Protein kinase A localization affects the morphology of actin structures in the Drosophila ovary. S.M. Jackson , C.A. Berg. Dept Genetics, Univ Washington, Seattle, WA.

   Protein kinase A holoenzyme (PKA) is anchored to specific regions of the cell through interactions between regulatory subunits (Pka-R) and a large family of A-kinase anchoring proteins (AKAPs). We are investigating the role of PKA anchoring during oogenesis in Drosophila by analyzing DAKAP200, a bipartite protein that contains a Pka-RII binding domain and a separate MARCKS (myristoylated alanine-rich C-kinase substrate) domain. In wild-type ovaries, Pka-RII and DAKAP200 colocalize with subcortical actin and with the outer rim of the actin-rich ring canals. We isolated several DAKAP200 loss-of-function mutations. In mutant ovaries, most of the Pka-RII subunit was redistributed from subcortical areas of the cells to cytoplasmic regions. Mutant ovaries had binucleate or multinucleate cells, suggesting that a loss of cytoskeletal integrity occurred that resulted in fusions between adjacent cells.
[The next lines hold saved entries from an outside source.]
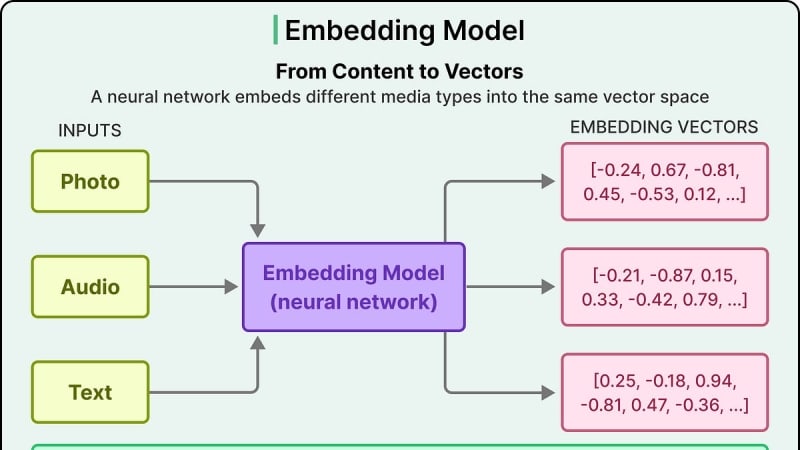 Embedding Model

From Content to Vectors

A neural network embeds different media types into the same vector space

INPUTS

Photo

Audio

Text

Embedding Model (neural network)

EMBEDDING VECTORS

[-0.24, 0.67, -0.81, 0.45, -0.53, 0.12, ...]

[-0.21, -0.87, 0.15, 0.33, -0.42, 0.79, ...]

[0.25, -0.18, 0.94, -0.81, 0.47, -0.36, ...]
Moreover, most mutant alleles produced enlarged, thinned ring canals. Conversely, overexpression of DAKAP200 in the germline resulted in thicker, smaller ring canals. Interestingly, one DAKAP200 mutant allele affected the structural integrity of cells but did not affect ring canal size. Finally, expressing a mutant PKA catalytic subunit (Pka-C), incapable of binding to regulatory subunits and therefore incapable of being localized resulted in cell fusions at frequencies correlated with the dose of expression. Ring canal size, however, was unaffected. We therefore hypothesize that DAKAP200 has two separable functions. One function anchors Pka-RII and affects subcortical cytoskeletal integrity, while the other function regulates ring canal growth. Our results provide evidence that PKA localization is required for morphogenesis of specific cytoskeletal structures during development.